December 13, 2011 – Montréal would never have become the cultural and innovative art centre that it is today without the work of its gallery owners who have brought works by artists from around the world to the city's art lovers.
The great masters
Many galleries, located on Sherbrooke Street West as well as on nearby perpendicular streets, feature paintings, drawings, etchings and sculptures from renowned European and North American artists, and are evidence of the profound influence Modern Art has had. Artists who brought modern perspectives to this part of the world are well represented. They include Miro, Picasso, Chagall, as well as Québec artists like Lemieux, Borduas, Riopelle and Pellan. Other galleries specialize in older examples of art from Québec, Europe and Asia.

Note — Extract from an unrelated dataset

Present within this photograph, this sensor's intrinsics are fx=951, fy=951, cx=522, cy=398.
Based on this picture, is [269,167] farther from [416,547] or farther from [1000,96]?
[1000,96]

Painting, sculpture, engraving...
Aside from the business of art sales, gallery owners are often very involved in the actual work of their artists. Many galleries include permanent selections of works from the many foreign and Québec-based artists who make up their stable of talent. Other owners prefer to focus on one style of art only, such as glass work, or Inuit carving. These galleries are found in the downtown sector, specifically on Crescent Street, de la Montagne Street and Sherbrooke Street West, as well as in Old Montréal, primarily on Saint-Paul Street. From traditional and classical styles to abstract or mixed-media techniques, art lovers will find a wealth of superb diversity on display.
If the immediately topical and contemporary is more to your taste, the Belgo building is a great place to get a feel for current art trends. Located at 372 Sainte-Catherine Street West, this old factory-warehouse now houses many of the city's hottest galleries on the contemporary art scene. Studios are located in vast lofts where each gallery features special exhibits, including photography, sculpture, mixed media, print and digital creations.
Art is constantly evolving — never more so than today. A new breed of artist has emerged in the last 15 years — one who uses the gamut of digital technologies. Montréal has rapidly become a world player and prime showcase for emerging technologies, so it's not surprising to see the birth of a centre for the production and presentation of digital art forms. The Society for Arts and Technology (SAT) reflects that aspect of the world that it is dedicated to promote and, to that end, presents seminars, video presentations, electronic music performances, and other happenings that feature the works of artists using the latest technologies.
We must not forget the intimate galleries that are inside the Université de Montréal, Concordia and UQAM. These all offer rich programs that include works by art students, their professors, as well as mature and established artists.